In earlier posts (spanning a couple of months now) I have outlined the missional concerns of each of the seven letters and argued that all of the commands and promises, rebukes and commendation, need to be understood in light of the church’s mission.
But, to truly grasp the church’s mission one must see how it flows out of the entire storyline of Scripture. It is not enough for a church’s concept of mission to hang upon a few texts in the New Testament, not even the Great Commission in Matthew 28. If the mission is truly going to govern the life of the church and its members, as it should, then the concept of mission must be robust.
Goheen and Bartholomew contend (quoting Stroup), “At the center of Scripture is a set of narratives and these narratives are the frame around which the whole of Scripture is constructed. Apart from these narratives the Prophets would not be intelligible and without the frame of the Gospel narratives it would be difficult to understand the full meaning of the parables, epistles, creeds, and hymns of the New Testament.” It is through this story that we understand God’s mission and the mission he has given his church.
Wright contends, “Mission is not just one of a list of things that the Bible happens to talk about, only a bit more urgently than some. Mission is, in the much-abused phrase, ‘what it’s all about.’” Köstenberger and O’Brein add, “…the divine plan of extending salvation to the ends of the earth is the major thrust of the Scriptures from beginning to end.”

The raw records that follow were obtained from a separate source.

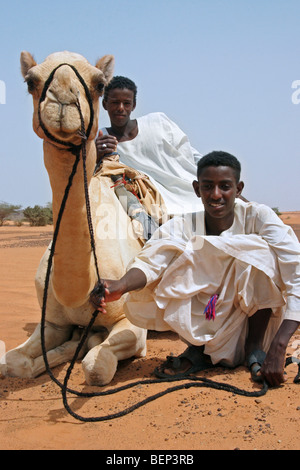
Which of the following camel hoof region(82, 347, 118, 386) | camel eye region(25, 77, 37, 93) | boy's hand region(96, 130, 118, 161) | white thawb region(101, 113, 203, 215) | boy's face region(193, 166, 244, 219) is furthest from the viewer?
white thawb region(101, 113, 203, 215)

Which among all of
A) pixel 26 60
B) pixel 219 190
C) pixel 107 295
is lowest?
pixel 107 295

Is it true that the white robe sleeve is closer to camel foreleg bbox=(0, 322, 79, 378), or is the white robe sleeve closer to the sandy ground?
the sandy ground

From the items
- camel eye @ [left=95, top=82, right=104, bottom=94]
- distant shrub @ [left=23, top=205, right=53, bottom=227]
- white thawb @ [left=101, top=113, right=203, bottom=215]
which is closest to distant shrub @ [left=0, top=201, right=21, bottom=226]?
distant shrub @ [left=23, top=205, right=53, bottom=227]

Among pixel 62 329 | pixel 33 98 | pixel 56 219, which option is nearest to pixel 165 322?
pixel 62 329

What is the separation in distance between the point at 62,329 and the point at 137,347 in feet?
2.06

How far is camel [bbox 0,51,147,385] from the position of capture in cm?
275

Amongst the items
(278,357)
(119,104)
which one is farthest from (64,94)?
(119,104)

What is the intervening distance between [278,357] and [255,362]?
0.30 metres

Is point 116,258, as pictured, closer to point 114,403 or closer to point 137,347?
point 137,347

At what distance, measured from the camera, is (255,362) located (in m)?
3.62

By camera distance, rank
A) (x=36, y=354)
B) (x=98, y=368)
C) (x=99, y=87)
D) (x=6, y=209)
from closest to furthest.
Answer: (x=99, y=87), (x=98, y=368), (x=36, y=354), (x=6, y=209)

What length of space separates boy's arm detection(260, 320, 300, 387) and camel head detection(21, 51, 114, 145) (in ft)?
5.54

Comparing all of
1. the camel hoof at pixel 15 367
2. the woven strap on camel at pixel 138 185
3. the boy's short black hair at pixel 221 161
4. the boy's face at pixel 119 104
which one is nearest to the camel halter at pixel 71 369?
the camel hoof at pixel 15 367

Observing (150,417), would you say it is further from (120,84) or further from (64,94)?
(120,84)
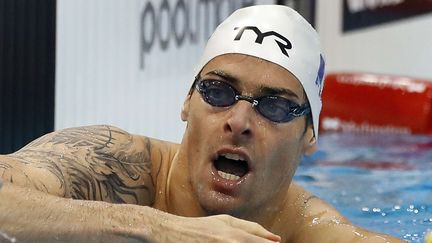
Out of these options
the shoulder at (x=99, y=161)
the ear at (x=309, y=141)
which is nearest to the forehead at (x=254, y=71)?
the ear at (x=309, y=141)

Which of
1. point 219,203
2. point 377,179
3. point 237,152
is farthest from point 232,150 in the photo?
point 377,179

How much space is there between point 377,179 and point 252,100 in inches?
91.2

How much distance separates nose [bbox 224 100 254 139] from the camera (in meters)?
2.19

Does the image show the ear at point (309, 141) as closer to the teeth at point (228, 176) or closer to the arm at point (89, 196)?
the teeth at point (228, 176)

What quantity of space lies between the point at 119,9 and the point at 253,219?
1877 mm

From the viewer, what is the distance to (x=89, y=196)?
2.16 m

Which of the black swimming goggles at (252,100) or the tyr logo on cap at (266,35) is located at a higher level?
the tyr logo on cap at (266,35)

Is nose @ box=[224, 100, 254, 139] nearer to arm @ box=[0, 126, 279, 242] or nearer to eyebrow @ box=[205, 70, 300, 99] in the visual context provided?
eyebrow @ box=[205, 70, 300, 99]

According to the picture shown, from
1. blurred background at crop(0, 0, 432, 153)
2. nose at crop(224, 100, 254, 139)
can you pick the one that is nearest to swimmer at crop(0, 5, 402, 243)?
nose at crop(224, 100, 254, 139)

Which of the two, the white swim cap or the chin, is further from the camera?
the white swim cap

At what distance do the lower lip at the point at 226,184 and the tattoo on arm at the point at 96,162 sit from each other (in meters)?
0.22

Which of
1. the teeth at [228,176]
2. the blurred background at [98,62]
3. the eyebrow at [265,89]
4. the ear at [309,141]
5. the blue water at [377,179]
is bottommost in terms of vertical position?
the blue water at [377,179]

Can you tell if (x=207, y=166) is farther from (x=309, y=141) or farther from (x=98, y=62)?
(x=98, y=62)

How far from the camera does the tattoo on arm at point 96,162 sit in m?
2.10
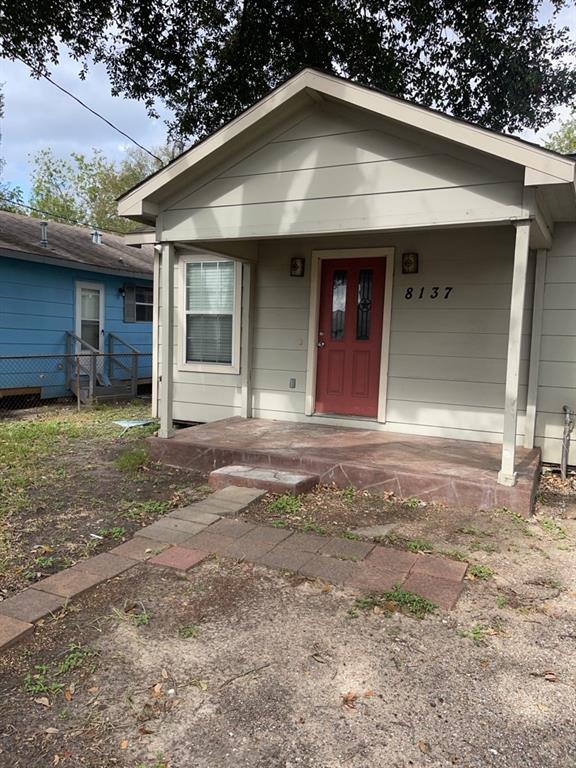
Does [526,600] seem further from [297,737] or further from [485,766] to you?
[297,737]

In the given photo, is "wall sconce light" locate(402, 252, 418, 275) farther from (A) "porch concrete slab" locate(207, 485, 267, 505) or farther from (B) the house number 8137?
(A) "porch concrete slab" locate(207, 485, 267, 505)

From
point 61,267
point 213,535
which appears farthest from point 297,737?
point 61,267

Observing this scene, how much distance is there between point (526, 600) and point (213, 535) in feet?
6.22

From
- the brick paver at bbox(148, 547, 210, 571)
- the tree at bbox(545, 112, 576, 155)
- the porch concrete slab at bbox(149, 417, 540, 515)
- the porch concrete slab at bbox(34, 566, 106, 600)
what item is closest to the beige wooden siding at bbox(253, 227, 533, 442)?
the porch concrete slab at bbox(149, 417, 540, 515)

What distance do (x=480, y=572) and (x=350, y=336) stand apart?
12.0 ft

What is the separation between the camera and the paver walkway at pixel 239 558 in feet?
8.84

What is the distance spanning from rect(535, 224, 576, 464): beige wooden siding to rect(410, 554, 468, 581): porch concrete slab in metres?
2.75

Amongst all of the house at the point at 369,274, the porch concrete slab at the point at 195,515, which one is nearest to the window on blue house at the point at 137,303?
the house at the point at 369,274

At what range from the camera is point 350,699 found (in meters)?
2.02

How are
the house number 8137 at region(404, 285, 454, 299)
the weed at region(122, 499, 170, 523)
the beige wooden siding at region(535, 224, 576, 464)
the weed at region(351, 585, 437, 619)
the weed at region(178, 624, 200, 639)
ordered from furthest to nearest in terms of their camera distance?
the house number 8137 at region(404, 285, 454, 299) < the beige wooden siding at region(535, 224, 576, 464) < the weed at region(122, 499, 170, 523) < the weed at region(351, 585, 437, 619) < the weed at region(178, 624, 200, 639)

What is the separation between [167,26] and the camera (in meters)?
9.16

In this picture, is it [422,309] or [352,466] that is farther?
[422,309]

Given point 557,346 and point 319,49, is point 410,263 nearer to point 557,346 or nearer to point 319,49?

In each of the seven letters, what Jesus says to the church hangs on their knowledge of God’s mission and their role in it as faithful witnesses. They knew the story and the story shaped their understanding of God and of themselves. The churches in Asia Minor knew where they had come from and where they were going. John readily drew upon various parts of the story, like the tree in Eden or Jezebel’s leading Israel into idolatry, Balaam, as well future judgment, the eternal kingdom, etc. The drama of Scripture dictated, or was supposed to, who they were and what they did. Without a knowledge of their missional calling that was shaped by the larger story of Scripture, neither the imperatives nor the promises of the letters would have much power. Inside the story of Scripture and the participation of the church in God’s ongoing redemptive mission, these commands and promises are potent.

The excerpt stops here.